Panieksyndroom wordt gekenmerkt door extreem sterke angstaanvallen. Deze overmaat veroorzaakt een reeks symptomen die ertoe kunnen leiden dat de patiënt denkt dat hij of zij lijdt aan een plotselinge ziekte.

De meeste mensen die aan deze ziekte lijden, beschrijven meestal zeer vergelijkbare symptomen. Paniek begint meestal met frequente periodes van angst die na verloop van tijd verslechteren.

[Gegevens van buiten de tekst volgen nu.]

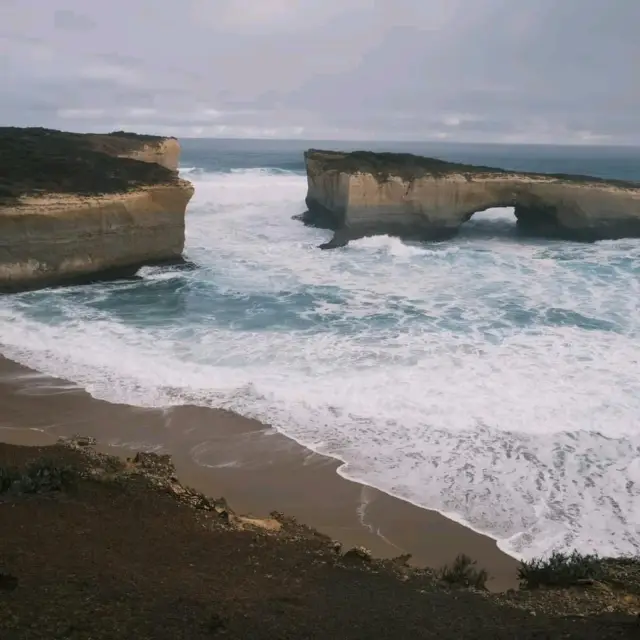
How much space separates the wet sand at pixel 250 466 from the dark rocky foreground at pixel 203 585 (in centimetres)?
125

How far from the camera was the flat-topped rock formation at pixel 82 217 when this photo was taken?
17.1 metres

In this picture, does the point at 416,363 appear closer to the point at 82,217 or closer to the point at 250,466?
the point at 250,466

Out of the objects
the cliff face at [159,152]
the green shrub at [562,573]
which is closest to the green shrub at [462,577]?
the green shrub at [562,573]

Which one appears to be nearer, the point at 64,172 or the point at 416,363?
the point at 416,363

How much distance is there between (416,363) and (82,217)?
1045 centimetres

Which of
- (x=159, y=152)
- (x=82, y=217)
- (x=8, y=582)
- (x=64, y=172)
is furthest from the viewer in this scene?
(x=159, y=152)

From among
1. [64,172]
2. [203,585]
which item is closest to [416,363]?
[203,585]

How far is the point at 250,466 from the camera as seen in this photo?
8.95 m

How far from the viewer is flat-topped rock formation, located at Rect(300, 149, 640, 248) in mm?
26203

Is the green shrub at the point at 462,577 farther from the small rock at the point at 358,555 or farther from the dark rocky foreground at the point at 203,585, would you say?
the small rock at the point at 358,555

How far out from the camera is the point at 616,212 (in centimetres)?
2677

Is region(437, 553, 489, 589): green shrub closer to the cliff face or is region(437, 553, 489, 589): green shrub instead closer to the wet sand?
the wet sand

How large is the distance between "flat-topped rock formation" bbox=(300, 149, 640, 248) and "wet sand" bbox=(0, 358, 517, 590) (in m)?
16.4

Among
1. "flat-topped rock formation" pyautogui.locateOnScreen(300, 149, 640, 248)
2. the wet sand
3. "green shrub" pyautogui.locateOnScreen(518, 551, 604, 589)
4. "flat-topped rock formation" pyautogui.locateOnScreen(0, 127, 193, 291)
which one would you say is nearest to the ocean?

De moeilijkheid bij het diagnosticeren van de aandoening is te wijten aan het feit dat de symptomen aanvankelijk worden verward met hartaanvallen en aanvallen van astma of andere luchtwegaandoeningen. Dit komt omdat angst veroorzaakt moeilijk ademen en vaak een gebrek aan controle over hartslag of zelfs pijn, tintelingen, onder andere, meestal geassocieerd met hartproblemen.

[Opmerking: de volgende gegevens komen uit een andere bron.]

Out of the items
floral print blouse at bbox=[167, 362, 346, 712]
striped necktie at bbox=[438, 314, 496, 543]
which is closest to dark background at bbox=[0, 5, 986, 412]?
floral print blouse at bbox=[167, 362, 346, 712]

Oorzaken gen Genetische factoren kunnen in verband worden gebracht met panieksyndroom. Studies tonen aan dat in geval van een tweeling, wanneer een broer of zus de aandoening ontwikkelt, de kansen van de andere partner ook 40% zijn. In de meeste gevallen is er echter geen familiegeschiedenis van de ziekte.

Alcohol- en tabaksmisbruik, evenals andere giftige stoffen, kunnen ook geassocieerd worden met een hogere frequentie van paniekaanvallen, vooral bij mensen die afhankelijk zijn van deze stoffen.

Symptomen van panieksyndroom

Over het algemeen is er geen specifiek feit dat verantwoordelijk is voor het teweegbrengen van een aanval. In de meeste gevallen raakt de crisis binnen 10 of 20 minuten het hoogtepunt, hoewel sommige symptomen enkele uren na die piek kunnen aanhouden. Enkele van de meest voorkomende symptomen die worden beschreven door degenen die aan de aandoening lijden, zijn:

angst om dood te gaan;

  • duizeligheid of flauwvallen;
  • tinteling van de ledematen (handen en voeten) en gezicht;
  • tachycardie;
  • misselijkheid;
  • moeite met ademhalen;
  • pijn of een onaangenaam gevoel op de borst; Ex overmatig zweten of koude rillingen.
  • Een andere belangrijke opmerking die gemaakt moet worden, is of het individu bang is voor paniek. Een van de meest eigenaardige kenmerken van het syndroom is dit: bang zijn om bang te zijn. Dat is het moment waarop de stoornis begint.
  • Behandeling

Behandeling voor patiënten met panieksyndroom is gericht op het beheersen van de symptomen, zodat het individu een normaal leven kan leiden zonder de interferentie van toevallen. Daarom zijn ze meestal een combinatie van psychotrope medicatie en cognitieve gedragstherapie (CBT).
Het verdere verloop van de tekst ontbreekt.